Jobs -
[a] In the passage on glass in Flemish and Dutch paintings, what takes the place of a cork in the wine flasks of Teniers's cabaret scenes?
[b] Pick up the passage on glass in Netherlandish paintings after its final sentence and carry it on.

Text passage -
★ ★ ★ ★ ★
These two families of glass may be traced, often side by side, in much later works—in the pictures of the Flemish and Dutch schools of the seventeenth century. In the paintings of the former school, however, a clear white glass soon becomes prevalent even in humble surroundings. In the cabaret scenes of Teniers, the peasant drinks his beer from a tall hexagonal glass of thick whitish metal. The wine is kept in spherical long-necked flasks—a very old type which we have often met with in our history—a plug of rolled paper taking the place of a cork; it is drunk from wide-mouthed conical glasses of thin white metal. Similar glasses appear indeed in the pictures of the Dutch painters (as in more than one painting by Metsu and De Hooghe in the National Gallery). But in Holland, in the seventeenth century, the dark green or almost black prunted goblets of roemer type were apparently held in even greater estimation. In the famous terrace scene of Jan Steen (National Gallery, No. 1421), the wine, which is kept in a large pear-shaped glass vessel with a stopper of wood, is drunk from a small graceful roemer. In J. van de Velde’s still-life in the same collection (No. 1255) we see again a magnificent roemer, of very dark glass, with prunted stem and threaded foot, half filled with Rhenish wine.[[181]] But if we turn again to the Flemish painters of this later time, we find that when in rich interiors they introduce specimens of glass among other objets de vertu, this glass is always of a Venetian type. There is one such painter, a follower of Jan Brueghel apparently, who loves to introduce among a wealth of plate and jewellery, piled on tables and shelves and even on the floor, the most elaborate specimens of the fine cristallo of Venice, proving in what esteem this glass was then held in the Spanish Netherlands. I might give many further examples, but enough has been said to show that as in the case of porcelain, of fayence and of plate, so for the history of glass, a mine of information may be found in the genre and other pictures of the Netherlandish school.
★ ★ ★ ★ ★
Data rows -
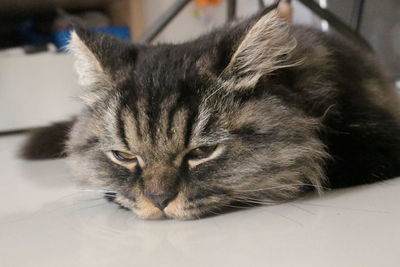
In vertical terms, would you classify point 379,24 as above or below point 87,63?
below

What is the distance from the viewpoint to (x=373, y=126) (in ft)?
3.93

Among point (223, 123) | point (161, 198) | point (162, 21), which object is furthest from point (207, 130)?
point (162, 21)

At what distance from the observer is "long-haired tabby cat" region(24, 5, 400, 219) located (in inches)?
40.2

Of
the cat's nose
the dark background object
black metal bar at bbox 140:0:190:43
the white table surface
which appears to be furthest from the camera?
the dark background object

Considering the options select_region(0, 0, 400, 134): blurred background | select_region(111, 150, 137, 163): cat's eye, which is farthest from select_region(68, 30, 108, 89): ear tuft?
select_region(0, 0, 400, 134): blurred background

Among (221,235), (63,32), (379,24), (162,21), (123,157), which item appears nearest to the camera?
(221,235)

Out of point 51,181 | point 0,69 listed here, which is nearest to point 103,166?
point 51,181

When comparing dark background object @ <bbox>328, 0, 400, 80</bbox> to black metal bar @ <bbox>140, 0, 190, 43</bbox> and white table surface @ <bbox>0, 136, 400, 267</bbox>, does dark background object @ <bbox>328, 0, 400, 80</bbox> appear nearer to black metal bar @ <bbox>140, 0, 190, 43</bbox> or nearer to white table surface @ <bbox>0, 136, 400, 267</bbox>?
black metal bar @ <bbox>140, 0, 190, 43</bbox>

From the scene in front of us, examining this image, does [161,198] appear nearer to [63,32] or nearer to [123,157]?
[123,157]

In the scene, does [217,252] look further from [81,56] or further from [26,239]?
[81,56]

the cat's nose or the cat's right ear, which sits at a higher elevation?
the cat's right ear

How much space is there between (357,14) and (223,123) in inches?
85.7

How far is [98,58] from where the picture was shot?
46.6 inches

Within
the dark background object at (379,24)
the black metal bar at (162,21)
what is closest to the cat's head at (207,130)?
the black metal bar at (162,21)
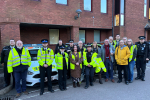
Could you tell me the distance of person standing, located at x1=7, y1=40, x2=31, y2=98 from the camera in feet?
13.8

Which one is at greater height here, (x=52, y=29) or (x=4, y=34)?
(x=52, y=29)

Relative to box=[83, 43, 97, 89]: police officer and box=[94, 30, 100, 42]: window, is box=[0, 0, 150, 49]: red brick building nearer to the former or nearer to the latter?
box=[94, 30, 100, 42]: window

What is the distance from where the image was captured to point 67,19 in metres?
10.0

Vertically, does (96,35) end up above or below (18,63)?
above

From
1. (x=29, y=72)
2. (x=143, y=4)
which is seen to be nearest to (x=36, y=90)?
★ ★ ★ ★ ★
Answers by task -
[a] A plug of rolled paper.

[b]
[PLATE XXXVI]

SPANISH GLASS
SEVENTEENTH OR EIGHTEENTH CENTURY

Spanish Glass

In the case of France we have seen how vast is the amount of documentary evidence concerning the glass of the renaissance, and how comparatively scanty on the other hand the in every way more satisfactory evidence to be drawn from the examination of existing specimens. Now in the case of Spanish glass these conditions are in some measure reversed. We here find the documentary evidence almost entirely wanting, but we in England, at any rate, have in the British Museum, and more especially at South Kensington, fairly extensive collections of glass from the Peninsula. I will not say that most of the examples are of any great artistic, still less of technical merit. Far too many pieces in the latter collection are but sorry imitations of debased French and English models of the eighteenth century, and even later times. But as we shall see, not a few types, earlier in style if not in actual date, may be distinguished, and these have a distinct local flavour.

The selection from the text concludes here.